Samsung Life Insurance Co. is in talks to sell Commerzbank AG’s City of London headquarters to Singapore-based Wing Tai Holdings Ltd., two people with knowledge of the matter said.
Samsung Life is seeking about 425 million pounds ($548 million) for the 30 Gresham Street building. The terms of the deal haven’t yet been finalized and there’s no guarantee that the transaction will be a completed, the people said, asking not to be identified because the information is private. Read more>>
Malaysian shopping centre developer AsiaMalls Sdn Bhd is said to be close to concluding a deal to sell the Setapak Central Mall in Kuala Lumpur to Singapore’s ARA Asset Management for an undisclosed sum.
The account of the impending sale of the former Parkson property in the Malaysian capital is the third reported disposal of an AsiaMalls shopping centre within the last week. If all three deals are eventually concluded, AsiaMalls, which holds and manages properties owned by a PGIM fund, would be reducing its five centre portfolio to two properties. Read more>>
PGIM-controlled AsiaMalls Sdn Bhd, which has been seeking a buyer for the SStwo Mall in Petaling Jaya for about three years, is understood to have sold the suburban shopping centre to Puchong-based DK Group for an estimated RM180 million in a deal completed in late July.

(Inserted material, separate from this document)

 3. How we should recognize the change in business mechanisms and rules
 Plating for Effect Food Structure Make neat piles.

Sources said the mall, which was originally completed in 2010 but closed down due to poor performance in 2015, was sold at below what the owner had sought at between RM200 million and RM250 million, but at par with its construction cost. Read more>>
ARA Asset Management, the manager of Cache Logistics Trust, has raised its stake in the warehouse owner to 9.21 per cent through a married deal with Cache’s sponsor CWT.
CWT, which was acquired by the Chinese HNA Group last year, sold all its 43.66 million units in Cache to ARA for S$0.74 per unit on Aug 30, according to an exchange filing on Monday. Read more>>
ESR-REIT requested a lifting of its trading halt on the Singapore exchange on Monday morning before trading hours began, days after unit holders approved a merger with Viva Industrial Trust (VIT) that brings the real estate investment trust (Reit) closer towards becoming Singapore’s fourth-largest industrial property trust.

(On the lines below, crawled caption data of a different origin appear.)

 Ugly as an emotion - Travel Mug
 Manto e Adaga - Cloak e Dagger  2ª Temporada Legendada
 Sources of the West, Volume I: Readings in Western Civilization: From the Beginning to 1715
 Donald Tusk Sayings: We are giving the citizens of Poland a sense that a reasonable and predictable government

Viva Industrial Trust also requested a lift of its trading halt the same morning. At ESR-REIT’s extraordinary general meeting (EGM) on Aug 31, holders of 94.2 per cent of non-abstaining units that voted endorsed the key resolution to approve the merger. Read more>>
A Philippine presidential spokesperson said on Friday that the land lease contract for a Manila casino project by Hong Kong-listed Landing International Development Ltd would be “cancelled” as it was “found to be void from the start”, several local media reported.
The spokesperson, Harry Roque, gave the comments a day after the Philippine Department of Justice (DOJ) said it had completed a review of the land deal; which had involved a public body – the Nayong Pilipino Foundation – and Landing Resorts Philippines Development Corp, a local subsidiary of Landing International. Read more>>
Aoyuan, the acquisitive mainland China developer, is hoping to generate a HK$450 million (US$57.33 million) profit from the sale of residential units being created in a former a 12-storey commercial building in Kwai Chung, in Hong Kong’s New Territories.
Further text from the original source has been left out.